Mon voisin Totoro
Manga / Critique - écrit par Jade, le 31/01/2005 (Tags : totoro film ghibli voisin studio miyazaki animation
Le troisième film de Miyazaki, après Nausicaa et Le Château dans le Ciel, sera celui de la consécration. Mon Voisin Totoro aura un succès interplanétaire dès sa sortie en 1988. Les figurines à l'effigie du monstre et de ses petits copains se vendent encore aujourd'hui comme des petits fours, et il est inutile de rappeler le nom de la fondation écologique créée par Miyazaki peu après la sortie du film (Fondation Totoro, donc, pour ceux qui suivent pas). Mais plus que tout, Totoro deviendra le mythique symbole de la maison de production Ghibli, qui commence à battre de ses propres ailes à la sortie du long-métrage.
Outre ces considérations bassement matérielles, Totoro est aussi un sublime dessin animé, une déclaration d'amour au merveilleux de l'enfance et de la nature, valeurs à conserver en toutes circonstances.
Satsuki et Mei sont deux soeurs d'environ 12 et 7 ans. Elles emménagent avec leur père dans une maison à la campagne, leur mère étant à l'hôpital, atteinte d'une maladie grave indéterminée. Très vite elles feront la connaissance d'un voisinage pour le moins étrange, et notamment de l'imposant Totoro.
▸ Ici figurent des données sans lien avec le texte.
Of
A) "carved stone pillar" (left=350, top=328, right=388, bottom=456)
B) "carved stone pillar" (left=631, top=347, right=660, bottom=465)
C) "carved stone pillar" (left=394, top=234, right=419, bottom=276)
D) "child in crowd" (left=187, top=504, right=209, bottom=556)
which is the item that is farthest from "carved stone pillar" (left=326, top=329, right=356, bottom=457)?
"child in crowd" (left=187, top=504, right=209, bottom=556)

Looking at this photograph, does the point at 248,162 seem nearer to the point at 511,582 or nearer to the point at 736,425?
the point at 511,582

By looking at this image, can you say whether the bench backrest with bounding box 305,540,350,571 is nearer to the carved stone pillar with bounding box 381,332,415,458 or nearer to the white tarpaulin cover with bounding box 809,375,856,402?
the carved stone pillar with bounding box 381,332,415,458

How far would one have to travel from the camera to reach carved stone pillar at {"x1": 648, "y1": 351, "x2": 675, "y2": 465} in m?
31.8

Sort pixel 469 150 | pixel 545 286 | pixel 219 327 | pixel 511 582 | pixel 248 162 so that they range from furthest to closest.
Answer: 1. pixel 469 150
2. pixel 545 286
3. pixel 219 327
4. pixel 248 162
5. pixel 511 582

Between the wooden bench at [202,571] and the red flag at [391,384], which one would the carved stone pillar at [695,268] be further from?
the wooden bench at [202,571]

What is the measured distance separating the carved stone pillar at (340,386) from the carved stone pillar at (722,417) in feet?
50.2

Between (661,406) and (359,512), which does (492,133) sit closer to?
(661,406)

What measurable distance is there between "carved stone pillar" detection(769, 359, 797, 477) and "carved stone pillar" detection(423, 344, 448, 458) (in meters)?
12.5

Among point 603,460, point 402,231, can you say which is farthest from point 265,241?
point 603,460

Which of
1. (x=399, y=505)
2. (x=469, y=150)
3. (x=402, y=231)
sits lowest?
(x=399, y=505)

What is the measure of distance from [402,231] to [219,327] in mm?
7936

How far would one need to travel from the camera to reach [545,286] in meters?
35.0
Mais qui est donc Totoro ? Ce croisement incertain entre un grizzli et une marmotte des landes devient très vite l'ami des deux petites filles et semble passer le plus clair de son temps à glander dans le creux du plus grand arbre de la faune environnante. Sous ses airs de dormeur avéré, il dispose de pouvoirs gigantesques et de relations très influentes parmi les créatures de la forêt. Un véritable ami que ce Totoro, qui découvrira notre monde (notamment dans l'excellente scène devant l'arrêt de bus sous la pluie) tout en faisant découvrir le sien à deux petites filles à la curiosité sans limite.
Voilà concrètement ce que l'on sait de ce personnage énigmatique sous bien des aspects. On ne peut réellement définir sa nature : est-il issu de l'imagination débordante des deux petites chipies ? C'est peu probable, car un bon nombre d'actions perpétrées par Totoro ont un écho sur la réalité', et si personne d'autre que Satsuki et Mei ne le voient en chair et en os, son existence n'est jamais clairement niée par les adultes. Tel une fée, le gracieux Totoro n'existerait que si l'on croyait en lui, et qui d'autre que les enfants pour lui permettre d'exister ?
Totoro, c'est bien plus qu'un simple nounours gentil : c'est le pouvoir de l'imagination en action, capable de faire face aux plus dures réalités, et ce, toujours avec le sourire. Il résume donc à lui tout seul la philosophie développée dans le film. Il est aussi, avec le personnage de Mei, l'élément comique fondateur de l'oeuvre. Sa tête gentiment ahurie, ses expressions faciales et corporelles souvent très recherchées vous feront bien rire, tout comme ses joyeux compagnons.
Mais, n'en déplaise aux fans de la mascotte des studios Ghibli, ce sont les deux enfants les héroînes de l'histoire. Satsuki, par son aspect débrouillard et sa bonne humeur, se range clairement dans la lignée des héroïnes Miyazakiennes, au caractère souvent bien trempé. On la voit tout au long du film grandir, s'émanciper dans un environnement où elle se sent parfaitement à l'aise. La petite Mei émerveille quant à elle, par sa témérité sans limite devant l'inconnu, seulement comparable à sa curiosité, typique de son jeune age.
Le film s'attarde beaucoup sur elle, et doit beaucoup à sa personnalité qui prend souvent un aspect comique. Le simple fait de la voir harceler les pauvres êtres de la forêt - dont Totoro himself - dans un but purement éducatif rend cette petite furie irrésistible. Même dans les pires moments, elle reste un personnage profondément drôle et attendrissant (il n'y qu'à la voir déambuler avec son épi de maïs collé au coeur pour s'en convaincre).
Mon Voisin Totoro est une oeuvre partiellement autobiographique, la mère de Miyazaki ayant été hospitalisée pendant sa jeunesse, tout comme la mère des deux enfants. On peut même penser qu'il s'agit du dessin animé le plus personnel du réalisateur, car il délaisse le fantastique pour se rattacher à la réalité, en l'occurrence le quotidien de deux enfants. Le tout avec une qualité graphique faisant honneur aux studios Ghibli. Difficile de croire que le film a déjà plus de quinze ans.
Ce film fût l'objet d'une grande révolution dans le monde de l'animation à sa sortie (sauf chez Disney, toujours imperméable aux fluctuations extérieures, allez savoir pourquoi), et notre ami Totoro est bien parti pour hanter nos mémoires pour un bon bout de temps.